» **Extrait source**:
L'automatisation de la partie officielle de la bibliographie de la France

Suzanne Honoré

Depuis le Ier janvier 1975, la partie officielle de la Bibliographie de la France fait l'objet d'une publication indépendante réalisée à partir d'une bande hebdomadaire d'enregistrements bibliographiques produite par ordinateur. Les suppléments de la partie officielle, dont la structure et l'appellation ont été modifiées, seront également progressivement automatisés.

L'année 1975 apporte à la Bibliographie de la France / Biblio de grands changements. Certes, tous les bibliothécaires auront remarqué, non sans appréhension pour leur budget, l'augmentation considérable du prix de l'abonnement. Ils auront noté, avec regret, que la partie officielle était désormais séparée, avec un prix d'abonnement distinct s'ajoutant au premier. Ces innovations ne sont pas le fait de la Bibliothèque nationale. Les prix du papier, de l'impression, de l'expédition ont monté en flèche; le Cercle de la librairie, dans l'obligation de procéder à des économies rigoureuses, s'est avisé que la partie officielle - les notices rédigées par la Bibliothèque nationale d'après les exemplaires reçus en dépôt légal - n'était pas également nécessaire à tous ses abonnés, qui sont en majorité des libraires, et qui ont rarement des recherches bibliographiques approfondies à mener. Aussi les dirigeants du Cercle ont-ils estimé qu'en faisant de la première partie de la Bibliographie de la France / Biblio une édition à part, ils économiseraient du papier.

Cette décision a été prise beaucoup trop tardivement pour que la Bibliothèque nationale puisse envisager une autre formule. Au surplus, nous tenons beaucoup à nos liens étroits avec les éditeurs. C'est en 1857 que le Cercle de la librairie, alors âgé de 10 ans à peine, a pris en main la publication du Journal général de l'imprimerie et de la librairie, dont la première partie portait seule le titre de Bibliographie de la France; et c'est Napoléon, par le décret d'Amsterdam de 18II, qui, en créant notre bibliographie nationale, lui a donné d'emblée sa formule originale, réunissant dans un même organe de presse les notices bibliographiques officielles et le « Feuilleton d'information professionnelle comprenant les annonces des éditeurs 1. Les deux parties sont complémentaires, même si les éditeurs et les libraires ne sont pas toujours assez conscients du supplément d'information que leur apporte la partie officielle : si l'on compare le nombre annuel des nouveautés recensées par le Syndicat national de l'édition et le nombre de notices parues dans la partie officielle, on s'aperçoit que le quart des livres français échappe aux statistiques du Syndicat national de l'édition 2. Quelle serait l'image de la production française si elle était réduite aux annonces payées par les seuls éditeurs décidés à faire de la publicité?

» **Données collectées**:
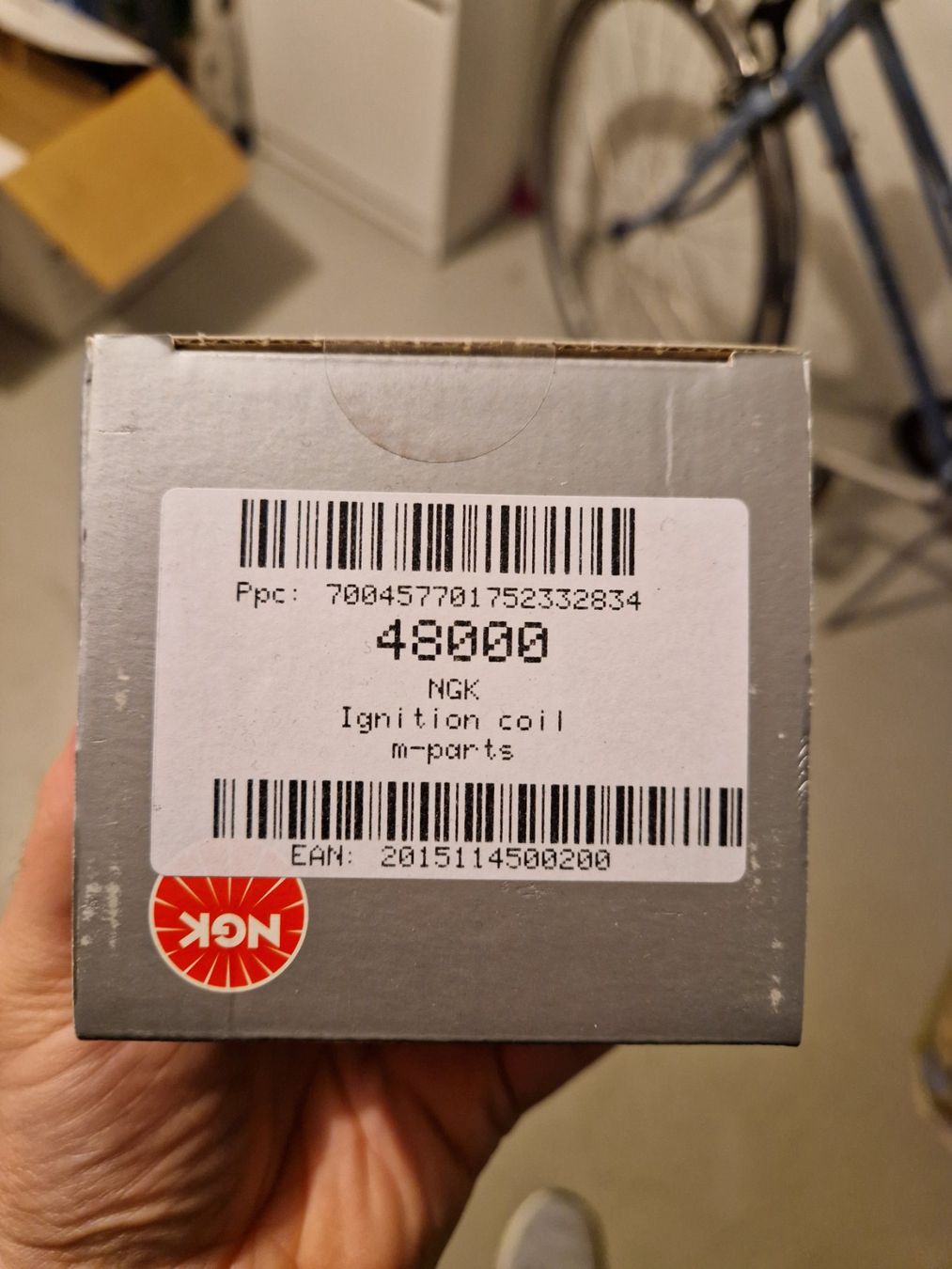NGK Alle Autoersatzteile: NGK Zuendspule 48000, Neu und Originalverpackt! Top! – Neu und originalverpackt aus Sarnen von yvesdurrer5788 1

» **Liste des tâches**:
[a] D'après l'extrait source, en quelle année le Cercle de la librairie a-t-il pris en main la publication du Journal général de l'imprimerie et de la librairie ?
[b] Recopiez mot pour mot le passage de l'extrait source qui commence à "L'automatisation de la" et se termine à "également progressivement automatisés.".

» **Réponses par tâche**:
[a] En 1857.

[b]
L'automatisation de la partie officielle de la bibliographie de la France

Suzanne Honoré

Depuis le Ier janvier 1975, la partie officielle de la Bibliographie de la France fait l'objet d'une publication indépendante réalisée à partir d'une bande hebdomadaire d'enregistrements bibliographiques produite par ordinateur. Les suppléments de la partie officielle, dont la structure et l'appellation ont été modifiées, seront également progressivement automatisés.